シュートへの意欲、自分が決めてやろうという責任感、そこも、この試合のサンフレッチェ広島の選手には総じて希薄だったかな、という事も少し感じましたが、それもやはり技術が足りない事による自信の無さから生まれてきているファクターだと思いますので、こういう国際試合でも、確実に決められる、自信を持ってシュートを撃つ事ができる、そういうフィニッシュのところでの技術力を上げる事が、まだまだ日本サッカーもしくは日本人選手には必要だと思います。守備が良くなっても、中盤でのパス回しには力を持っていても、その次には、やはり決定力という事が無いと勝てませんから、そこに対しての厳しさが日本のサッカーにはもっと必要だと思います。

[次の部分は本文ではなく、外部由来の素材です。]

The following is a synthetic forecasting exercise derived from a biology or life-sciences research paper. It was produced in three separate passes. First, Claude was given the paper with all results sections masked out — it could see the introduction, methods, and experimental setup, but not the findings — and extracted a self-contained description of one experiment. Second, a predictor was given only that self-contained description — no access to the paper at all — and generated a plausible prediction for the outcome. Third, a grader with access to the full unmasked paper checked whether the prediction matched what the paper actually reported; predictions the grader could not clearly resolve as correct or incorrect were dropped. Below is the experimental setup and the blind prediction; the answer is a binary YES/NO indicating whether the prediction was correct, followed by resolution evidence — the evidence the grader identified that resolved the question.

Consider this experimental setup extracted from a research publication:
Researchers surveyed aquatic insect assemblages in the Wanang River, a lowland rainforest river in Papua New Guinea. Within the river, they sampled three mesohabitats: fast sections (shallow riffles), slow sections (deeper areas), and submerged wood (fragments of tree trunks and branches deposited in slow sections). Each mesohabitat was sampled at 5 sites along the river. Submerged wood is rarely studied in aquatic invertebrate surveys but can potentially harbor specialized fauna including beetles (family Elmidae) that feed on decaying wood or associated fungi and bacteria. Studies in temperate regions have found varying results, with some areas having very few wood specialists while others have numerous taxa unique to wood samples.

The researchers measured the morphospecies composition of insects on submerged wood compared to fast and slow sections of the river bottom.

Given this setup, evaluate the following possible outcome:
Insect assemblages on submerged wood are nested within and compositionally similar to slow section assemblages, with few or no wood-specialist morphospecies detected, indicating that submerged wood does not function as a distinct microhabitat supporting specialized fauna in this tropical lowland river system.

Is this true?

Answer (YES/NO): NO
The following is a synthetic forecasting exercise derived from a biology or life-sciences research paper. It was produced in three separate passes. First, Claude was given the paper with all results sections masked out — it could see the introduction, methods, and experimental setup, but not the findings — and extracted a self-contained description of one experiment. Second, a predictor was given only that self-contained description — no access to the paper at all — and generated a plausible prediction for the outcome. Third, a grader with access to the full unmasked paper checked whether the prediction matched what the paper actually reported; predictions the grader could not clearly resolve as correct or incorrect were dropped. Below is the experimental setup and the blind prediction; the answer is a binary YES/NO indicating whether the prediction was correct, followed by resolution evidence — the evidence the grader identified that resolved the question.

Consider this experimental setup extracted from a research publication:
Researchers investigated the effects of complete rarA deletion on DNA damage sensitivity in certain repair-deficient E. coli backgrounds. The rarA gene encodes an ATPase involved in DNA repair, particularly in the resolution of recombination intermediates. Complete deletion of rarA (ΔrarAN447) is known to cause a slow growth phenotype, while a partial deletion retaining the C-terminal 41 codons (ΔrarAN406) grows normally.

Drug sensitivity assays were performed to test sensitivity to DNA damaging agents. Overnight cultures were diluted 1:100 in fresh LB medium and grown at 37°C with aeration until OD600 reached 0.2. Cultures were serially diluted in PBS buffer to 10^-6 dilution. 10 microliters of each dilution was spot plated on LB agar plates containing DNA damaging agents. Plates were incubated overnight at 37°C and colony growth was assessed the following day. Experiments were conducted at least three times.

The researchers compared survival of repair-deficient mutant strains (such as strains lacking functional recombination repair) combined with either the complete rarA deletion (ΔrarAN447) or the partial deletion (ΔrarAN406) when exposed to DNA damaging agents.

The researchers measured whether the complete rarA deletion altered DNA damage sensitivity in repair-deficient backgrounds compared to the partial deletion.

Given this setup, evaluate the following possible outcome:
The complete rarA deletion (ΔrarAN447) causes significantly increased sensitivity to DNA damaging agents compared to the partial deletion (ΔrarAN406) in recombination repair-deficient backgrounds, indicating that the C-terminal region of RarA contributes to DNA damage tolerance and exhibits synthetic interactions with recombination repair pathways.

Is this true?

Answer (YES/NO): NO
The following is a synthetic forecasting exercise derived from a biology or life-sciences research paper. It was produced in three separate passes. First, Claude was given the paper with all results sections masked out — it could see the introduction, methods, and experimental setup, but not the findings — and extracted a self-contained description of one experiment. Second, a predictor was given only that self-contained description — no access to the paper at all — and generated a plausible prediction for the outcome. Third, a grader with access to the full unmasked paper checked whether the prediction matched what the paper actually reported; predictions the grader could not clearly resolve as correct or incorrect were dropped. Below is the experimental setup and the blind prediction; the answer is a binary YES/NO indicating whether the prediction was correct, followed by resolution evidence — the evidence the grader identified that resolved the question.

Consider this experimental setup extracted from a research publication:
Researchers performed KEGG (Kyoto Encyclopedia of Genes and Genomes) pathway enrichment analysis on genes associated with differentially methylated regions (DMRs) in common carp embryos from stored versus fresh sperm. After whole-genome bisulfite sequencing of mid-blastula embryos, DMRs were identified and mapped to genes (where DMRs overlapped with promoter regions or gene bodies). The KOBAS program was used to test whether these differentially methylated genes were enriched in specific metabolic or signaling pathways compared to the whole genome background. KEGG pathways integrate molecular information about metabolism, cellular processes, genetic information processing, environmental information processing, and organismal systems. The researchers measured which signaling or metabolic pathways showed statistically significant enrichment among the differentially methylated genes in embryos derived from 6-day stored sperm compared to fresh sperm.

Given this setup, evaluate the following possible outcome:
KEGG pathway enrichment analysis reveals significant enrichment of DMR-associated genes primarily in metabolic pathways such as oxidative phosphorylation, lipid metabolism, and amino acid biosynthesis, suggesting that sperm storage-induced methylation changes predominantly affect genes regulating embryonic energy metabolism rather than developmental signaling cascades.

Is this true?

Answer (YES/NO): NO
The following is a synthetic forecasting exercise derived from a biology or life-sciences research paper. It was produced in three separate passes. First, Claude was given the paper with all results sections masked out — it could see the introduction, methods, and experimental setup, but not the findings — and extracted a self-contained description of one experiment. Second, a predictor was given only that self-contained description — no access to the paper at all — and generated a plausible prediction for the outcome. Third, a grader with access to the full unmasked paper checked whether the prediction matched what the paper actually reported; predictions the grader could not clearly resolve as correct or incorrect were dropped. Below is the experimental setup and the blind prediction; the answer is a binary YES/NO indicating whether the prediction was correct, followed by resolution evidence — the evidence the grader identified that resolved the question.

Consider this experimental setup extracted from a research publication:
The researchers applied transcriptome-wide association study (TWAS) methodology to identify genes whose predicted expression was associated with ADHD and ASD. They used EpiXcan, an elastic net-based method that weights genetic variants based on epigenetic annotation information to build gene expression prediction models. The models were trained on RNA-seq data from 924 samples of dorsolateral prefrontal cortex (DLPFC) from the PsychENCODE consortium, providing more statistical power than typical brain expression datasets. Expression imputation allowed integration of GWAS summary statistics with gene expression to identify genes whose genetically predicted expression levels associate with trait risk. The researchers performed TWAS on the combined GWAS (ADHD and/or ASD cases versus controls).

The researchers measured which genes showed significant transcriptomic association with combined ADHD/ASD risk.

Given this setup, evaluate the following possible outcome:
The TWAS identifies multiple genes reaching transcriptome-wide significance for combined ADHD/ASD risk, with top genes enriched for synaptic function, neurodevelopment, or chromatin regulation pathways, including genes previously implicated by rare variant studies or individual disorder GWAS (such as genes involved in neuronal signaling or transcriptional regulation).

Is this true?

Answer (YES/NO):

さて、これでアフリカ王者のアルアハリに敗れてしまったサンフレッチェ広島は、南米王者のコリンチャンスとの対戦は叶わず、12日、北中米カリブ海王者のモンテレイに敗れたアジア王者の蔚山現代と5位決定戦を戦う、という事になりました。もちろん、5位決定戦だからと言って意味の無い試合である、という事は無く、当然、アジア王者に勝利する、という事には大きな意味がありますし、また、このアルアハリ戦で出た課題をきちんと意識して戦えるのかどうか、という事も、とても重要な部分だと思います。来年のCWCにはアジア王者として出場する。そのスタートは次の試合から既に切られるものと思います。ちなみに、タイトルは、アルアハリ戦後の佐藤寿人の言葉です。